Text section
# Rattling front of engine, ripped cord rattling, what is this cord though?



## sneedham6 (May 9, 2010)




----------



## MikkiJayne (Jan 1, 2007)

*FV-QR*

First things that spring to mind are either the alarm switch on the hood catch mechanism, or the external air temp sensor (bottom of the rad in front of the PAS cooler). What doesn't work?


----------



## sneedham6 (May 9, 2010)

MikkiJayne said:


> First things that spring to mind are either the alarm switch on the hood catch mechanism, or the external air temp sensor (bottom of the rad in front of the PAS cooler). What doesn't work?



Nothing out of the ordinary. I'll attach my vagcom to it to see if any new codes have been out but seriously, no new warning lights or weird performance from the car.


----------



## MikkiJayne (Jan 1, 2007)

*FV-QR*

I had a look at mine earlier and I'm pretty sure those colours are for the alarm switch :thumbup: In theory when you lock it it should think the hood is open. You'll probably see a code for that either in the alarm or central convenience module.


----------



## DCandDGK (Jan 18, 2012)

What is the cord THROUGH? Seems to be a clip that clips on to the fan shroud and keeps it from rattling. Just clip it back on the fan shroud.


----------

Data excerpt
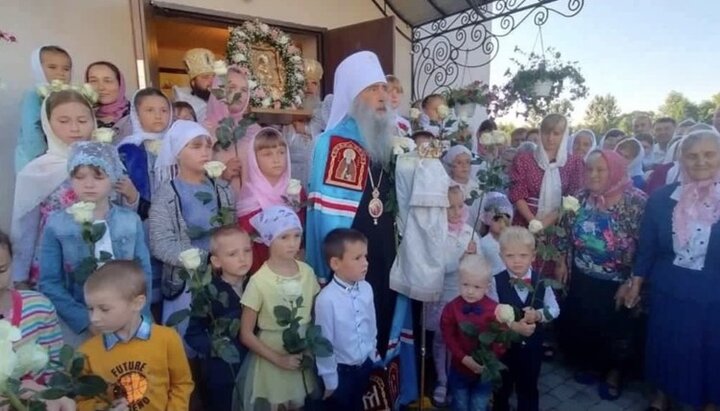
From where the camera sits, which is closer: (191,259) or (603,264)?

Task
Quote the passage of the engine rattle thread that opens with the words "## DCandDGK (Jan" and closes with "the fan shroud.". The material is not required here.

Finished answer
## DCandDGK (Jan 18, 2012)

What is the cord THROUGH? Seems to be a clip that clips on to the fan shroud and keeps it from rattling. Just clip it back on the fan shroud.